**Consigne 1**
Recopiez à l'identique les enregistrements, depuis leur début jusqu'à la ligne qui contient « 3312 Is the », cette ligne comprise.

**Extrait du texte**
»»

Avec une précision, une efficacité un rien brutales, l'auteur met en pleine lumière ces mécanismes de l'ombre, ces tractations dans des salons feutrés tandis que des hommes triment et sont maltraités dans les plantations d'hévéas de l'empire Michelin et que des soldats originaires des colonies françaises, meurent pour permettre à d'autre de s'enrichir.
La guerre d'Indochine, qui aura duré de 1946 à 1954 pour les français, on ne l'étudie pas vraiment dans ses détails et l'on comprend pourquoi lorsqu'on se penche sur les tribulations des hommes politiques de cette IVe République pas très reluisante. Très vite, face à une défaite inéluctable, Edouard Herriot président de l'Assemblée nationale et les députés, tous de mèche avec les grands industriels et les banquiers qui ont fait leur beurre de cette Indochine exploitée chercheront cette « sortie honorable ». Côté militaire, ce n'est pas mieux.
Éric Vuillard déroule son récit par le biais de portraits sans concession de ces hommes qui ont joué un rôle pas toujours reluisant dans cette guerre. Ainsi la piteuse intervention du général de Lattre de Tassigny à la télévision américaine. J'ai trouvé incroyable le portrait de Christian Marie Ferdinand de la Croix de Castries, vieille aristocratie française, dont la photo orne la couverture du livre, et que l'on suit jusqu'à la chute de Diên Biên Phu.

««

**Consigne 2**
Selon l'extrait, de quelle année à quelle année la guerre d'Indochine a-t-elle duré pour les Français ?

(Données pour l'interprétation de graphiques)

»»

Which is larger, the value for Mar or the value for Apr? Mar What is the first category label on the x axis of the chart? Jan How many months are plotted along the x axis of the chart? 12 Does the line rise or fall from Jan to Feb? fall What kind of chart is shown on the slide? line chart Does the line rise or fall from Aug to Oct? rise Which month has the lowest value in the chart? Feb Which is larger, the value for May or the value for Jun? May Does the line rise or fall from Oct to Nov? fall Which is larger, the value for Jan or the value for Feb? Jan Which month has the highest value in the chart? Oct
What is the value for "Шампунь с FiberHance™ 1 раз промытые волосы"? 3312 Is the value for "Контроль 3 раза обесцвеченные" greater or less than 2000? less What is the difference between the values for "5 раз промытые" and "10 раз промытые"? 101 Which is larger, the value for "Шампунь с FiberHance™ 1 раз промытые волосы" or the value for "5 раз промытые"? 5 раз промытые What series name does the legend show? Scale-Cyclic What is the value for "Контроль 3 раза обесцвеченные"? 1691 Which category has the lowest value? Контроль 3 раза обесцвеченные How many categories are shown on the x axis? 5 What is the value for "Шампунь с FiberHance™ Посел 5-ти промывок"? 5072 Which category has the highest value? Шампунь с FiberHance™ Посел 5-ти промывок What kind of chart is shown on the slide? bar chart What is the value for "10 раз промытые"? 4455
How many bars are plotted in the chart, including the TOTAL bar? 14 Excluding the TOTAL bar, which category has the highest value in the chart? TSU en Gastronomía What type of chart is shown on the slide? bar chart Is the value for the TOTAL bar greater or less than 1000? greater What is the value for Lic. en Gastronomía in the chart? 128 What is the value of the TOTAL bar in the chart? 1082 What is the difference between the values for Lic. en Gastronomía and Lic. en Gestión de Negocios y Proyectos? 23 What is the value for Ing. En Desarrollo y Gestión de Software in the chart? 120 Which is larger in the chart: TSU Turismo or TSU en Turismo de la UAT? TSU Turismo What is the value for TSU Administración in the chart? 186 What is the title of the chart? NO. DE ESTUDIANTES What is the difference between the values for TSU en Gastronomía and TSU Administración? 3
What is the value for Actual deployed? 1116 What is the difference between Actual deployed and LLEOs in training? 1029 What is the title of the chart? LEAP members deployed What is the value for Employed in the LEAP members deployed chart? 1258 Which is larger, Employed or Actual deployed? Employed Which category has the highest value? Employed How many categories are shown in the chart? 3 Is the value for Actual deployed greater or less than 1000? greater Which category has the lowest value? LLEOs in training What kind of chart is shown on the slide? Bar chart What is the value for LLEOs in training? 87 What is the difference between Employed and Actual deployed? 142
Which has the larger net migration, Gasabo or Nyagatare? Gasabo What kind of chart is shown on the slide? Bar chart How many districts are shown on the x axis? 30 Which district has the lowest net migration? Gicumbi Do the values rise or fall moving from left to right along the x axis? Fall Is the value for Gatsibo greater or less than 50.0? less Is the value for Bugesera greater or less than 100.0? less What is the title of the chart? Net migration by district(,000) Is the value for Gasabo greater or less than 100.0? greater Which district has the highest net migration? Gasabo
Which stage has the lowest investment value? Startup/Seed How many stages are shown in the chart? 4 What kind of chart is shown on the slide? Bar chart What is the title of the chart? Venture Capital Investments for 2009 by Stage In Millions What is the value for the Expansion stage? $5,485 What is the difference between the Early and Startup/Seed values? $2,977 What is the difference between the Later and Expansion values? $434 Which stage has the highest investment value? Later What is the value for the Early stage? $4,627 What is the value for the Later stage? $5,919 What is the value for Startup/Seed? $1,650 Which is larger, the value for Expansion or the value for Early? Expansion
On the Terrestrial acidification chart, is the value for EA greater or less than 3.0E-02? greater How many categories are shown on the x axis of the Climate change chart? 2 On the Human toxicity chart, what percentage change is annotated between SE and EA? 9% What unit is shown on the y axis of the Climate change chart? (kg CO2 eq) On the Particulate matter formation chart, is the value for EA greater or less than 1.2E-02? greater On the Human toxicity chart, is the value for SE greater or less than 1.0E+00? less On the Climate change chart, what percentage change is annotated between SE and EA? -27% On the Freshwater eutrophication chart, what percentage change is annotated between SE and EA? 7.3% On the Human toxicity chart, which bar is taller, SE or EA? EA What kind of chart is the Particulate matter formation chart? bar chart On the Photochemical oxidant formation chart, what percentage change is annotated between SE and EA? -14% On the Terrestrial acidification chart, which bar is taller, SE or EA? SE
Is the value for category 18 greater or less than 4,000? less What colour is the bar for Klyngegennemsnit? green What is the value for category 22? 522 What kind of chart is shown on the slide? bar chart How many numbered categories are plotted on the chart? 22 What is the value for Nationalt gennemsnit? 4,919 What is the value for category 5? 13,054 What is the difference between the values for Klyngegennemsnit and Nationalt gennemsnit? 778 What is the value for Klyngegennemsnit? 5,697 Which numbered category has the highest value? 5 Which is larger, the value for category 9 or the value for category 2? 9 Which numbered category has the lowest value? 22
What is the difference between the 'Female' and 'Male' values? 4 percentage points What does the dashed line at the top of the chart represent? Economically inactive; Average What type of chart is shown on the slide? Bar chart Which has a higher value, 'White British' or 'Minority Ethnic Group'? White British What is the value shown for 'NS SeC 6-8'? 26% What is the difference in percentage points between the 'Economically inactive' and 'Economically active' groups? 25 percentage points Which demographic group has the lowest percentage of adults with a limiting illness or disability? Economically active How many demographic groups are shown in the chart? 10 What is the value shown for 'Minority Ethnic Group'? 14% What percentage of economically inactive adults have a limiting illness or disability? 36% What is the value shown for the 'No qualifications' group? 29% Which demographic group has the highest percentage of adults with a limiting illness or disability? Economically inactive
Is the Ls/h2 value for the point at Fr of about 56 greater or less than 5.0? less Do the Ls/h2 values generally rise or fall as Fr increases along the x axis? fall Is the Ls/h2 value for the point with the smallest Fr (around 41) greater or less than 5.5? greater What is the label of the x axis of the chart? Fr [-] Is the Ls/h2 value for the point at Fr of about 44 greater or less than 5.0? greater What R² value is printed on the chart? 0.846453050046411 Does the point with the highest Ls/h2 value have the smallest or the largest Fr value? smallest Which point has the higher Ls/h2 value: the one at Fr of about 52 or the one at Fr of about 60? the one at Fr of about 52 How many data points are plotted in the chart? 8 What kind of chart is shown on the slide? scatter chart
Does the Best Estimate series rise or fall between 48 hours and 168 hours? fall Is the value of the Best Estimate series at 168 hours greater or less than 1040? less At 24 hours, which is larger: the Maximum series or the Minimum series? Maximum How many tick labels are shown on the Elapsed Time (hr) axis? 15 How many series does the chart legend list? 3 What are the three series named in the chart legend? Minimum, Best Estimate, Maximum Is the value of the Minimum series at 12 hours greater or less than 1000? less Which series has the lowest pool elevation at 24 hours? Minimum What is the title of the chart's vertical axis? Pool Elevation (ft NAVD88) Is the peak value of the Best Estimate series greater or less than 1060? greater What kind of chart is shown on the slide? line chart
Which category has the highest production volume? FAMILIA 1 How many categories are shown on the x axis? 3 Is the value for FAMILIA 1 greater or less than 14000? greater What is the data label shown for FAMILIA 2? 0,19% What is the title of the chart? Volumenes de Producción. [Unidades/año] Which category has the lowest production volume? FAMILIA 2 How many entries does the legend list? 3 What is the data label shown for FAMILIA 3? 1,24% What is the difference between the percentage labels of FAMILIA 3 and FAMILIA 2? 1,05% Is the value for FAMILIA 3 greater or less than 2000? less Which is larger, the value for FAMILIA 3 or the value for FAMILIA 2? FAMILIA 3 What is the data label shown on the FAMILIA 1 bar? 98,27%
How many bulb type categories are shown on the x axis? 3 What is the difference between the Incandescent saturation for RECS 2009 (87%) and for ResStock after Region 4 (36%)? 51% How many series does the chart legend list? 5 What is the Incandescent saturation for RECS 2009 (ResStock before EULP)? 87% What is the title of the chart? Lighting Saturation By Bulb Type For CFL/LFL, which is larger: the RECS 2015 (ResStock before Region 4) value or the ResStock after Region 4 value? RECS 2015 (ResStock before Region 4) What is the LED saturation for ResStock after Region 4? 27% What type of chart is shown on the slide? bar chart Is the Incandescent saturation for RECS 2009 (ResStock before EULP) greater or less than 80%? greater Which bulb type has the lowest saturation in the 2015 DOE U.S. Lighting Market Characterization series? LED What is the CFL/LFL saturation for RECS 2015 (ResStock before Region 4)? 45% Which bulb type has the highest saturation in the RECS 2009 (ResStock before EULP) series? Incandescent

««

**Espace de réponse 1**
Which is larger, the value for Mar or the value for Apr? Mar What is the first category label on the x axis of the chart? Jan How many months are plotted along the x axis of the chart? 12 Does the line rise or fall from Jan to Feb? fall What kind of chart is shown on the slide? line chart Does the line rise or fall from Aug to Oct? rise Which month has the lowest value in the chart? Feb Which is larger, the value for May or the value for Jun? May Does the line rise or fall from Oct to Nov? fall Which is larger, the value for Jan or the value for Feb? Jan Which month has the highest value in the chart? Oct
What is the value for "Шампунь с FiberHance™ 1 раз промытые волосы"? 3312 Is the value for "Контроль 3 раза обесцвеченные" greater or less than 2000? less What is the difference between the values for "5 раз промытые" and "10 раз промытые"? 101 Which is larger, the value for "Шампунь с FiberHance™ 1 раз промытые волосы" or the value for "5 раз промытые"? 5 раз промытые What series name does the legend show? Scale-Cyclic What is the value for "Контроль 3 раза обесцвеченные"? 1691 Which category has the lowest value? Контроль 3 раза обесцвеченные How many categories are shown on the x axis? 5 What is the value for "Шампунь с FiberHance™ Посел 5-ти промывок"? 5072 Which category has the highest value? Шампунь с FiberHance™ Посел 5-ти промывок What kind of chart is shown on the slide? bar chart What is the value for "10 раз промытые"? 4455

**Espace de réponse 2**
De 1946 à 1954.